Gather round you daughters, gather round you sons
Little is done we ought to, more is lost than won
Originally, these were the first lines of the song. This song, otherwise so baroque with lutes and bowed strings and pretentious with its mention of Roman and Nordic mythology, really has its roots in one of the most enduring and common of folk forms, the come-all-ye, also known as broadsides, and known, too, as “vulgar” ballads.
These are commands; the words are not “your sons.” The human race perseveres despite frequent inhumanity.
The Music
I wrote the tune on a piano at a party while everyone else was outside eating dinner. I wanted, from the beginning, a very strong classic waltz feel, with a sparse arrangement. We wrote the drum part that appears in the instrumental for the whole song but cut it to let the arrangement breathe more. (As a side note, the pretty waltz on the first album has no drums on it at all.)

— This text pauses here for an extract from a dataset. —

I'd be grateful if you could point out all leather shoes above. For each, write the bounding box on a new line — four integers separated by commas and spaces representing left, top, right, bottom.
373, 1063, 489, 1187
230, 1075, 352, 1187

The only really interesting thing for people who like their music to be especially complex or odd is the chord sequence at the end of the first and third verses. I’m told that the E minor chord there is very unsettling to anyone who knows classical harmonic theory.
Well, good. It’s unsettling subject matter.
The Recording
This was one of the last recordings of the 10-month recording process for the album. I did the scratch tracks in August, then passed them around, and we finally started the final recording in early October, at which point we were already in the middle of final mixes for much of the earlier tracks.
Casey Smith (formerly of the chamber folk group Amy & Me) agreed to do an acoustic guitar lead on this, and showed up to his recording session with a lute in one hand. I was already ambivalent about playing acoustic guitar, and the addition of another midrange stringed instrument pretty much guaranteed that I wouldn’t be adding it. I had invited the other members of Casey’s band to play (cellist Alexandra Sia) and sing (Amy ) on this song, but Amy and Alex unexpectedly moved to Georgia in the intervening months.
Instead I tagged Kristin Jones (most notably a recent addition to the band ilyAIMY) to play cello. Kristin’s an equally wonderful cellist, and she’s been popping up on a bunch of recordings in Baltimore. We used a total of three microphones on her cello to get a nice full chocolatey sound, then had some fun with reverb to deepen it even further. It may be the best acoustic instrument sound on the album.
Jen used the upright piano for this one and nailed it in a couple takes; Tim came in after work and couldn’t have been in the studio for more than 15 minutes, even though he found out unexpectedly that we had cut his part down to a mere minute and a half.
Then I spent a good hour or two trying to get the vocals good enough for Jen to harmonize. This is not an easy song to sing, as the melody covers the G two octaves below middle C (basically the bottom of my range except early in the morning) and scales all the way up to an F above middle C on one of the trills in the chorus, basically the top of my range. For those who don’t speak music-ese: Most folk and rock songs cover a range about half this size, and I am not a good singer.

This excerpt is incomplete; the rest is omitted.